- _PROBLEM DESCRIPTION_
Output must consist only of the lines of the material below from the one with "Berber Tribal Kilim" through the one with "Whomping Willow, Aragog, Buckbeak", each reproduced exactly; no pictures belong in it.
** STUDY MATERIAL follows **
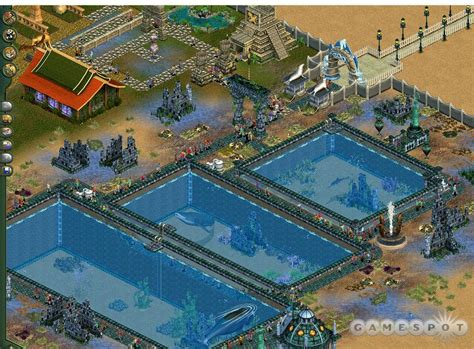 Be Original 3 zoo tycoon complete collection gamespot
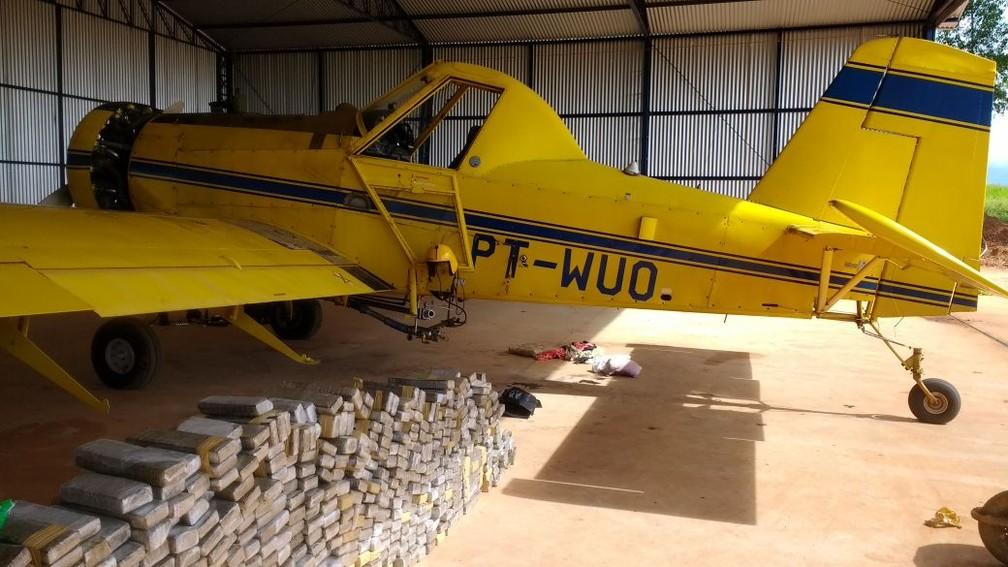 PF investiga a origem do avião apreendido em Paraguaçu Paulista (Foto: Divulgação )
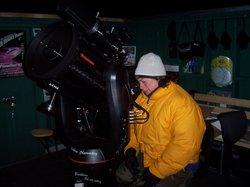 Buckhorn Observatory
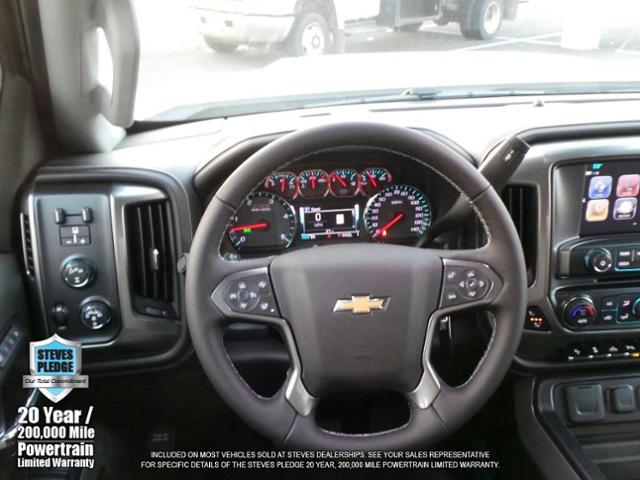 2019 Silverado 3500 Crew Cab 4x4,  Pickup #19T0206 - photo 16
** End of STUDY MATERIAL **
** STUDY MATERIAL follows **
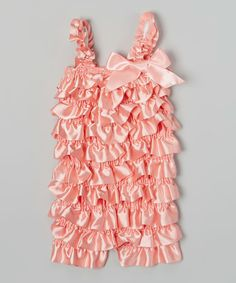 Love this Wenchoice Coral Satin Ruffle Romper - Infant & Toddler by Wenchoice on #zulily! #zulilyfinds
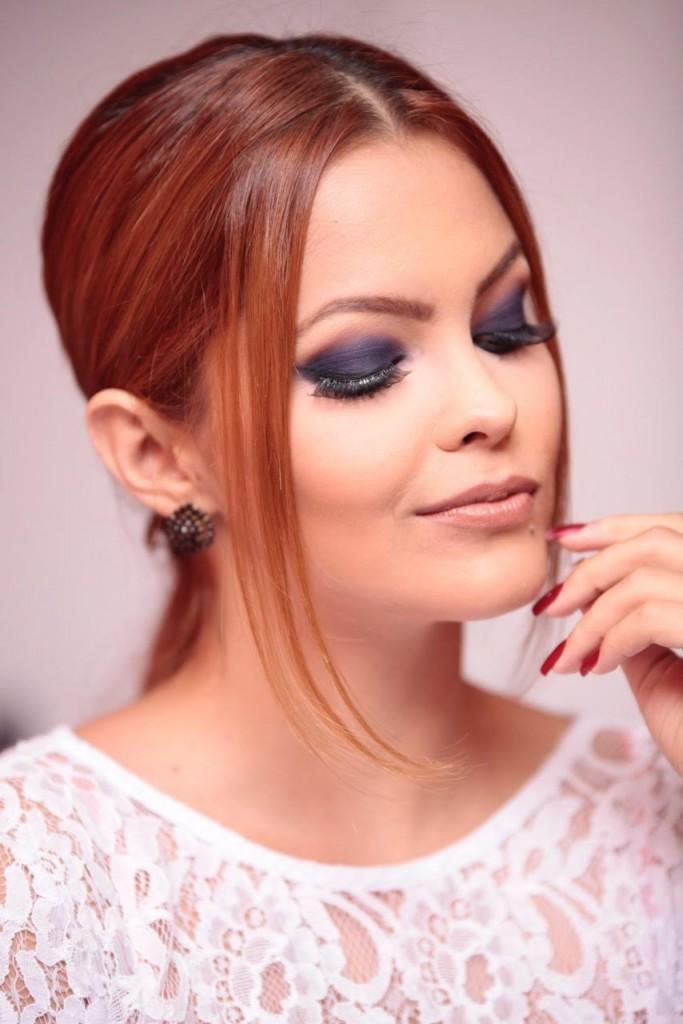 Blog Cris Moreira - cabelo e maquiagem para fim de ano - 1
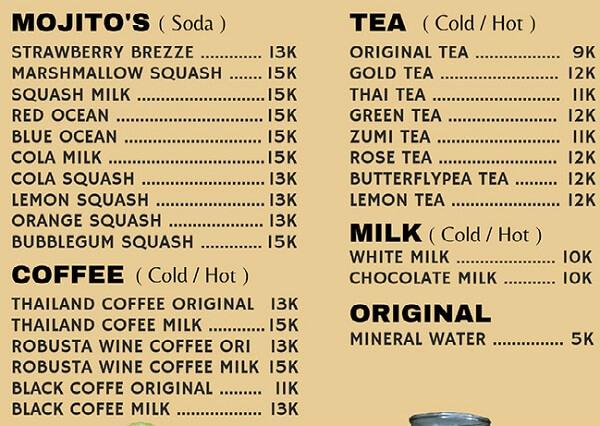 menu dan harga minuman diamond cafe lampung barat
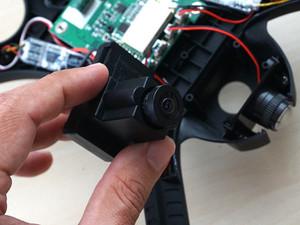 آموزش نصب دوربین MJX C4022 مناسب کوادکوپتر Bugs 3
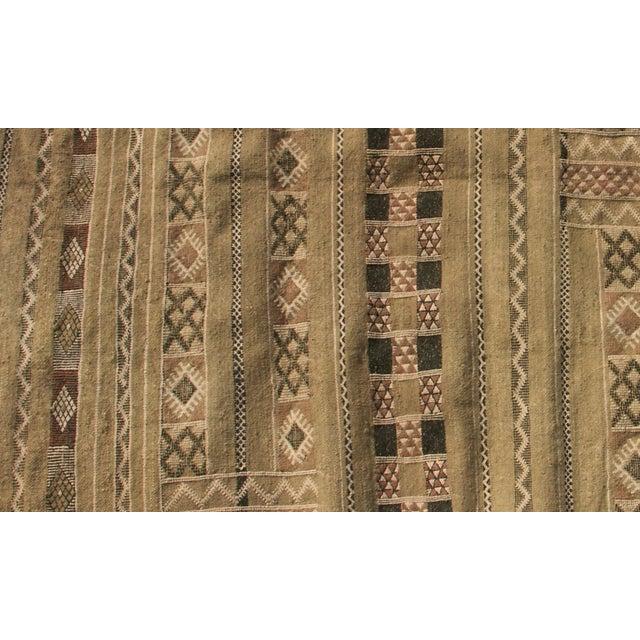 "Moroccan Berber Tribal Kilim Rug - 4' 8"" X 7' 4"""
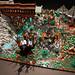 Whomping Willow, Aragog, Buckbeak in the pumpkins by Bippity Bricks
** End of STUDY MATERIAL **
- _SOLVED PROBLEM_
 "Moroccan Berber Tribal Kilim Rug - 4' 8"" X 7' 4"""
 Whomping Willow, Aragog, Buckbeak in the pumpkins by Bippity Bricks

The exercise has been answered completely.